Whiteboard is hard: an interview question I solved at home
Today I was in an interview. For me the easy part is the introduction; Telling about myself, what I did in previous jobs and showing my portfolio. However, when it gets to whiteboard questions I am getting stress.
The interview went well at the beginning but the last 30 minutes were terrible. I was asked the following question:
Given an array and d, the number of time to shift items to left, return the new shifted array. SPACE complexity is N (number of items in the array) RUNTIME complexity has to be N
Needles to say I didn't pass. The question is not hard I just was too nervous. At home, I sat and tried to figure out how to solve it and this is how I did it.
Note: I might be wrong, so if you think the solution is missing something please leave a comment.
In Math there is operation called mod
which returns the reminder of a division. For example 4 mod
5 will return 4 while 5 mod
5 and 10 mod
5 will return 0.
Now given an array of size M and we want to move its items N times right and we assume N > M then the last item will have to be in position M+N but such a position doesn't exist so we need to wrap it around. Thus its new position will be (M+N) mod
M.
That's for the right shifting. To shift left I did a trick. If I want to shift the first item in the array left it is like I'm shifting it (M-1) times right. The same goes to all other items.

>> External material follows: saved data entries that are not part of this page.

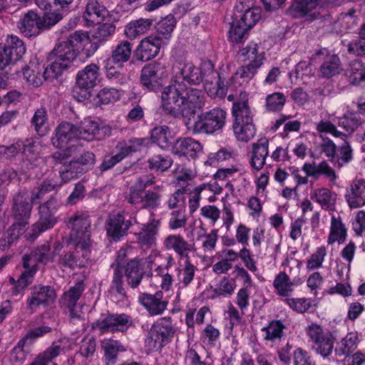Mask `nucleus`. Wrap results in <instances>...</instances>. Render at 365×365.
<instances>
[{
	"label": "nucleus",
	"mask_w": 365,
	"mask_h": 365,
	"mask_svg": "<svg viewBox=\"0 0 365 365\" xmlns=\"http://www.w3.org/2000/svg\"><path fill=\"white\" fill-rule=\"evenodd\" d=\"M120 98L119 91L116 88H104L100 90L96 96V103L99 105H108Z\"/></svg>",
	"instance_id": "nucleus-60"
},
{
	"label": "nucleus",
	"mask_w": 365,
	"mask_h": 365,
	"mask_svg": "<svg viewBox=\"0 0 365 365\" xmlns=\"http://www.w3.org/2000/svg\"><path fill=\"white\" fill-rule=\"evenodd\" d=\"M189 244L180 235H170L165 237L163 242V245L166 250H173L177 255L184 250Z\"/></svg>",
	"instance_id": "nucleus-53"
},
{
	"label": "nucleus",
	"mask_w": 365,
	"mask_h": 365,
	"mask_svg": "<svg viewBox=\"0 0 365 365\" xmlns=\"http://www.w3.org/2000/svg\"><path fill=\"white\" fill-rule=\"evenodd\" d=\"M202 150L201 144L191 138H180L173 147L174 154L192 159H195Z\"/></svg>",
	"instance_id": "nucleus-28"
},
{
	"label": "nucleus",
	"mask_w": 365,
	"mask_h": 365,
	"mask_svg": "<svg viewBox=\"0 0 365 365\" xmlns=\"http://www.w3.org/2000/svg\"><path fill=\"white\" fill-rule=\"evenodd\" d=\"M315 55L322 60L319 66V73L322 78H331L344 70L339 56L328 52L326 48L318 50Z\"/></svg>",
	"instance_id": "nucleus-15"
},
{
	"label": "nucleus",
	"mask_w": 365,
	"mask_h": 365,
	"mask_svg": "<svg viewBox=\"0 0 365 365\" xmlns=\"http://www.w3.org/2000/svg\"><path fill=\"white\" fill-rule=\"evenodd\" d=\"M115 31V25L113 23L100 24L95 30L93 37L99 42L106 41Z\"/></svg>",
	"instance_id": "nucleus-63"
},
{
	"label": "nucleus",
	"mask_w": 365,
	"mask_h": 365,
	"mask_svg": "<svg viewBox=\"0 0 365 365\" xmlns=\"http://www.w3.org/2000/svg\"><path fill=\"white\" fill-rule=\"evenodd\" d=\"M249 29L240 24L238 21L230 24L228 38L232 43H242L247 38Z\"/></svg>",
	"instance_id": "nucleus-52"
},
{
	"label": "nucleus",
	"mask_w": 365,
	"mask_h": 365,
	"mask_svg": "<svg viewBox=\"0 0 365 365\" xmlns=\"http://www.w3.org/2000/svg\"><path fill=\"white\" fill-rule=\"evenodd\" d=\"M108 15V9L98 0H88L83 17L91 24H99Z\"/></svg>",
	"instance_id": "nucleus-32"
},
{
	"label": "nucleus",
	"mask_w": 365,
	"mask_h": 365,
	"mask_svg": "<svg viewBox=\"0 0 365 365\" xmlns=\"http://www.w3.org/2000/svg\"><path fill=\"white\" fill-rule=\"evenodd\" d=\"M238 58L242 61H257V59L260 58L261 64L263 63V60L264 59V53H258L257 51V43H250L247 45L246 47L242 48L239 50L237 53Z\"/></svg>",
	"instance_id": "nucleus-56"
},
{
	"label": "nucleus",
	"mask_w": 365,
	"mask_h": 365,
	"mask_svg": "<svg viewBox=\"0 0 365 365\" xmlns=\"http://www.w3.org/2000/svg\"><path fill=\"white\" fill-rule=\"evenodd\" d=\"M170 133L168 126L165 125L155 126L150 130V139L160 148L165 149L171 144Z\"/></svg>",
	"instance_id": "nucleus-48"
},
{
	"label": "nucleus",
	"mask_w": 365,
	"mask_h": 365,
	"mask_svg": "<svg viewBox=\"0 0 365 365\" xmlns=\"http://www.w3.org/2000/svg\"><path fill=\"white\" fill-rule=\"evenodd\" d=\"M78 130L76 125L68 123L62 122L55 130L54 136L51 138L52 144L57 148L63 149L74 138H77Z\"/></svg>",
	"instance_id": "nucleus-24"
},
{
	"label": "nucleus",
	"mask_w": 365,
	"mask_h": 365,
	"mask_svg": "<svg viewBox=\"0 0 365 365\" xmlns=\"http://www.w3.org/2000/svg\"><path fill=\"white\" fill-rule=\"evenodd\" d=\"M359 334L357 331L349 332L339 342L334 349L335 354L339 356H349L357 348Z\"/></svg>",
	"instance_id": "nucleus-36"
},
{
	"label": "nucleus",
	"mask_w": 365,
	"mask_h": 365,
	"mask_svg": "<svg viewBox=\"0 0 365 365\" xmlns=\"http://www.w3.org/2000/svg\"><path fill=\"white\" fill-rule=\"evenodd\" d=\"M58 173L62 183H67L84 174L81 168L76 165L73 159L67 164L61 165Z\"/></svg>",
	"instance_id": "nucleus-51"
},
{
	"label": "nucleus",
	"mask_w": 365,
	"mask_h": 365,
	"mask_svg": "<svg viewBox=\"0 0 365 365\" xmlns=\"http://www.w3.org/2000/svg\"><path fill=\"white\" fill-rule=\"evenodd\" d=\"M176 21L174 16L170 14L161 19L155 26L156 34H153L155 37H159L163 42V39L170 38L172 32L175 27Z\"/></svg>",
	"instance_id": "nucleus-49"
},
{
	"label": "nucleus",
	"mask_w": 365,
	"mask_h": 365,
	"mask_svg": "<svg viewBox=\"0 0 365 365\" xmlns=\"http://www.w3.org/2000/svg\"><path fill=\"white\" fill-rule=\"evenodd\" d=\"M63 19V16L59 12H46L43 16L39 15L40 25L42 32L51 29Z\"/></svg>",
	"instance_id": "nucleus-64"
},
{
	"label": "nucleus",
	"mask_w": 365,
	"mask_h": 365,
	"mask_svg": "<svg viewBox=\"0 0 365 365\" xmlns=\"http://www.w3.org/2000/svg\"><path fill=\"white\" fill-rule=\"evenodd\" d=\"M64 350L63 347L58 344H52L43 351L39 353L27 365H48L53 359L56 358Z\"/></svg>",
	"instance_id": "nucleus-42"
},
{
	"label": "nucleus",
	"mask_w": 365,
	"mask_h": 365,
	"mask_svg": "<svg viewBox=\"0 0 365 365\" xmlns=\"http://www.w3.org/2000/svg\"><path fill=\"white\" fill-rule=\"evenodd\" d=\"M76 56L77 53L74 48L63 42L59 43L48 56V59L52 63L46 67V73L57 78L72 66Z\"/></svg>",
	"instance_id": "nucleus-3"
},
{
	"label": "nucleus",
	"mask_w": 365,
	"mask_h": 365,
	"mask_svg": "<svg viewBox=\"0 0 365 365\" xmlns=\"http://www.w3.org/2000/svg\"><path fill=\"white\" fill-rule=\"evenodd\" d=\"M59 203L56 197L51 196L47 201L38 207V220L31 226V237L36 238L47 230L51 229L57 222L56 214Z\"/></svg>",
	"instance_id": "nucleus-7"
},
{
	"label": "nucleus",
	"mask_w": 365,
	"mask_h": 365,
	"mask_svg": "<svg viewBox=\"0 0 365 365\" xmlns=\"http://www.w3.org/2000/svg\"><path fill=\"white\" fill-rule=\"evenodd\" d=\"M261 17L260 11L257 8L247 9L237 20L240 24L250 30Z\"/></svg>",
	"instance_id": "nucleus-61"
},
{
	"label": "nucleus",
	"mask_w": 365,
	"mask_h": 365,
	"mask_svg": "<svg viewBox=\"0 0 365 365\" xmlns=\"http://www.w3.org/2000/svg\"><path fill=\"white\" fill-rule=\"evenodd\" d=\"M26 53L24 41L18 36L9 35L6 43H0V66L4 67L19 61Z\"/></svg>",
	"instance_id": "nucleus-12"
},
{
	"label": "nucleus",
	"mask_w": 365,
	"mask_h": 365,
	"mask_svg": "<svg viewBox=\"0 0 365 365\" xmlns=\"http://www.w3.org/2000/svg\"><path fill=\"white\" fill-rule=\"evenodd\" d=\"M148 162L150 169L165 171L171 167L173 161L168 155L157 154L150 158Z\"/></svg>",
	"instance_id": "nucleus-57"
},
{
	"label": "nucleus",
	"mask_w": 365,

In conclusion in order to know the next position of item in the array after d shifting right I have to calculate the following: Pn = (P + [La-1]*d)%(La) where La is the length of the array and P is the current position of the item.
I could reset a new array and store the values there and now I satisfied their requirements. Although, I think I can just swap between items: Getting the new position of the first item, then getting the next position of the item that the first item replaced and so on.